• **Passage to read**:
===
Scientific classification
- Kingdom: Animalia
- Phylum: Chordata
- Class: Aves
- Order: Passeriformes
- Family: Acrocephalidae
- Genus: Acrocephalus
- Species: A. griseldis
- Binomial name: Acrocephalus griseldis (Hartlaub, 1891)

= Basra reed warbler =

- Genus: Acrocephalus (bird)
- Species: griseldis
- Authority: (Hartlaub, 1891)
- Conservation status: EN

Species of bird

The Basra reed warbler (Acrocephalus griseldis) is a "warbler" of the genus Acrocephalus. It is a near-endemic breeder in the Tigris–Euphrates river system in southwestern Iran, eastern and southern Iraq, and Kuwait, though it has also recently colonised wetlands in Israel. It breeds in extensive beds of papyrus and reeds. It is easily mistaken for the great reed warbler but is a bit smaller, has whiter underparts and has a narrower, longer and more pointed bill. It is migratory, wintering in East Africa. It is a very rare vagrant in Europe. The call is a gruff chaar, deeper than that of a common reed warbler.

It is found in aquatic vegetation in or around shallow, fresh or brackish water, still or flowing, mainly in dense reedbeds. It is found in thickets and bushland when migrating or wintering.

In 2007, the species was discovered as a breeding bird in northern Israel.

Due to the drainage of the Mesopotamian marshes throughout the 1980s and the 1990s, and the subsequent near destruction of its native habitat, the Basra reed warbler is considered an endangered species.
===
• **Saved entries**:
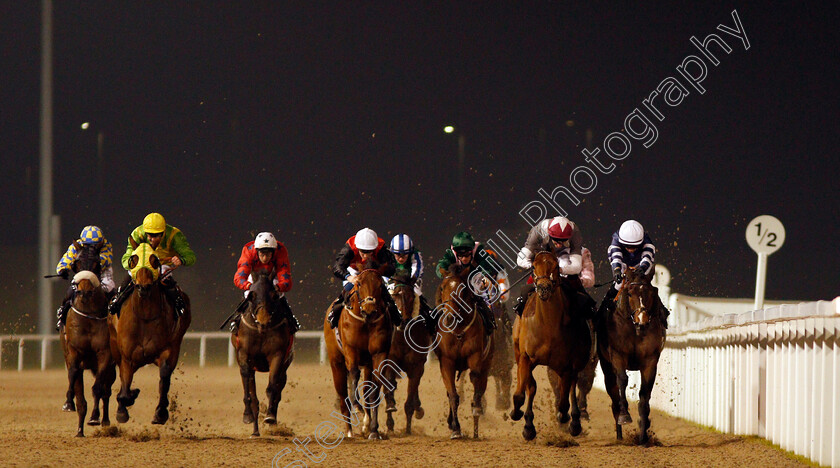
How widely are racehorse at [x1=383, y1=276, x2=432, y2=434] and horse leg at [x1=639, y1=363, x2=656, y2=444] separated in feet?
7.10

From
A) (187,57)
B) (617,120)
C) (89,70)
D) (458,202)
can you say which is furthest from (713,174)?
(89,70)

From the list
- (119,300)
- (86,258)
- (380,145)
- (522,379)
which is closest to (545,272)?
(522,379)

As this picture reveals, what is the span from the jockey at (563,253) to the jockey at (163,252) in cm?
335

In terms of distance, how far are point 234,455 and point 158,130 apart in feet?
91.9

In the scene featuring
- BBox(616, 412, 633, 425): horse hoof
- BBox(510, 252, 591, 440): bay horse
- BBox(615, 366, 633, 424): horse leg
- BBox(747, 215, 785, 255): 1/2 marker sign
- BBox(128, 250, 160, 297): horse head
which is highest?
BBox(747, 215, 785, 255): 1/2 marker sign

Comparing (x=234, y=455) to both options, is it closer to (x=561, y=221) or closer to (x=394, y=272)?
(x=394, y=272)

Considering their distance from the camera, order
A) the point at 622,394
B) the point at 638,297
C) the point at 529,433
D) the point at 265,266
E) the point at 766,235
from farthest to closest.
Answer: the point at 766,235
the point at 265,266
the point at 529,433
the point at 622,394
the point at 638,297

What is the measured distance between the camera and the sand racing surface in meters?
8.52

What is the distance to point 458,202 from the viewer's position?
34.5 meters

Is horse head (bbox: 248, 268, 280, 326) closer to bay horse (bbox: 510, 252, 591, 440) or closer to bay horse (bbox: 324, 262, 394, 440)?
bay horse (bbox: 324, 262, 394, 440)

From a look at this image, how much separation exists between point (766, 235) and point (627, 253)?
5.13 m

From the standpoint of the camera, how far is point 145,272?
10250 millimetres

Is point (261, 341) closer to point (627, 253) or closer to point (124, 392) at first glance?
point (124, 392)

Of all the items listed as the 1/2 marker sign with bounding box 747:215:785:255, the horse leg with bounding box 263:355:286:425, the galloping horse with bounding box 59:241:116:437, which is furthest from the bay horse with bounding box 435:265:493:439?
===
Please copy everything in the Basra reed warbler passage from "Species of bird" down to "common reed warbler.".

Species of bird

The Basra reed warbler (Acrocephalus griseldis) is a "warbler" of the genus Acrocephalus. It is a near-endemic breeder in the Tigris–Euphrates river system in southwestern Iran, eastern and southern Iraq, and Kuwait, though it has also recently colonised wetlands in Israel. It breeds in extensive beds of papyrus and reeds. It is easily mistaken for the great reed warbler but is a bit smaller, has whiter underparts and has a narrower, longer and more pointed bill. It is migratory, wintering in East Africa. It is a very rare vagrant in Europe. The call is a gruff chaar, deeper than that of a common reed warbler.